= REQUIREMENTS =
a. In the post on rethinking skeuomorphism, condense the paragraph that begins "You might remember a specific design theory" into two or three sentences that keep its main points.
b. According to the post on rethinking skeuomorphism, what is our ability to make connections crucial to? Name every item the post gives.
c. Carry on the post on rethinking skeuomorphism with a new paragraph that follows its final sentence.

= GIVEN PASSAGE =
****
Rethinking skeuomorphism

You might remember a specific design theory called skeuomorphism from last week’s post. If you don’t remember, skeuomorphism is the transplanting of physical themes onto a digital environment. It brought us the digital legal pad and pixelated sticky notes that we have been using forever. While skeuomorphic design is naturally familiar and accessible, it’s elements do not necessarily empower the user with the tools or behaviors she needs to be the most productive, creative, or innovative. We believe the benefits of technology and ease-of-use do not have to be mutually exclusive in product design.
To solve this problem, we decided to flip the paradigm 180°.

Instead of designing a product that mimics the feature set and organizational limits of physical items, we are designing Tangle to help complement, optimize, and support our core thought processes.

The primary function of our mind we are focusing on is its ability to make connections between information, explicitly or implicitly related, old and new. Our ability to make connections is crucial to our analytical thinking, creativity, and general intelligence.
****
= PROVIDED MATERIAL =

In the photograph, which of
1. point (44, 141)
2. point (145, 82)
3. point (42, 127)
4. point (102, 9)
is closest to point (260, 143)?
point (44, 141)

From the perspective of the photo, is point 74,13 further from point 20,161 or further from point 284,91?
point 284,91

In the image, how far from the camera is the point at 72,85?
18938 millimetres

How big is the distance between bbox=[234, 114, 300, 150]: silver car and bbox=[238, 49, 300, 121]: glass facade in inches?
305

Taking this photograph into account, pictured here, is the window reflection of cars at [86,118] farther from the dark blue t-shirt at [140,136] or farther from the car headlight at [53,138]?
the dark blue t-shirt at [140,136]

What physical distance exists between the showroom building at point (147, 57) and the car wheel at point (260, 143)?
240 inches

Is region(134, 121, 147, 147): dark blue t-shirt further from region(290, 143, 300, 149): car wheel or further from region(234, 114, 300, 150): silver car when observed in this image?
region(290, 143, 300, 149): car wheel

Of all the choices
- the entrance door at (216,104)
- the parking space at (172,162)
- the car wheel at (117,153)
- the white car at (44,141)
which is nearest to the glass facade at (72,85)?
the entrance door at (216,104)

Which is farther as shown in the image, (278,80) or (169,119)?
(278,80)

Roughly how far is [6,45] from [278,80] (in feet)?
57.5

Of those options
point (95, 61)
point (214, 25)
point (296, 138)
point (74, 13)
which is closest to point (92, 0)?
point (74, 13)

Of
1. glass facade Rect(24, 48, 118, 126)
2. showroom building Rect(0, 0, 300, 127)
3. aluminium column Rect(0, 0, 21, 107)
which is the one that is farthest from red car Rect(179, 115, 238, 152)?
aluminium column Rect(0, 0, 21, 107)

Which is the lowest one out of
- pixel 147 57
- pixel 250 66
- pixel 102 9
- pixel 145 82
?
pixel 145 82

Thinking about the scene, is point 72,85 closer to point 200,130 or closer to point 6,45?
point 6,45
****
= THE REPLIES =
a. Skeuomorphism, the design theory discussed in last week's post, carries physical themes into digital environments, giving us things like the digital legal pad and pixelated sticky notes. Though familiar and accessible, its elements don't necessarily give users the tools or behaviors they need to be as productive, creative, or innovative as possible. The writers believe a product can offer both the benefits of technology and ease of use.

b.
- Analytical thinking
- Creativity
- General intelligence

c.
The existing sea of personal knowledge management tools, however, don’t put connection first. They encourage manual curation and for the most part, will only help make connections after tedious organizational work that leaves the content in linearly structured files and folders. This organization necessitates frequent and cumbersome updating to maintain. The requisite work has even given rise to a consulting industry that teaches people how to make the most of digital PKM tools; connectivity being one of the lessons taught.

Tiago Forte, an expert in personal knowledge management and productivity, describes our very humanity as “the sum of our connectivity,”which rings true at even a physiological level. To help improve the outcome of this equation, we are building Tangle with connection-first design principles and with features that encourage connective practices and behaviors. Tangle lowers the hurdle over which you must jump to get the most out of the notes, ideas, and tasks you capture. Best practices are built-in; no assembly required.

Connection first

Tangle’s design facilitates three core actions:

  1. Find explicit and implicit relationships within your information.Intentionally and automatically drawing connections between information helps turn it into knowledge. A pivotal step in making individuals and teams more effective and creative.
  2. Keep your working memory “fresh.” Humans naturally forget things. Active reflection — re-reading old notes and ideas — will make more of what you know top-of-mind and useable.
  3. Insert randomness into your workflows. Entropy can be the key to unlocking a new idea or the aha! moment when attempting to solve a problem, basic or complex.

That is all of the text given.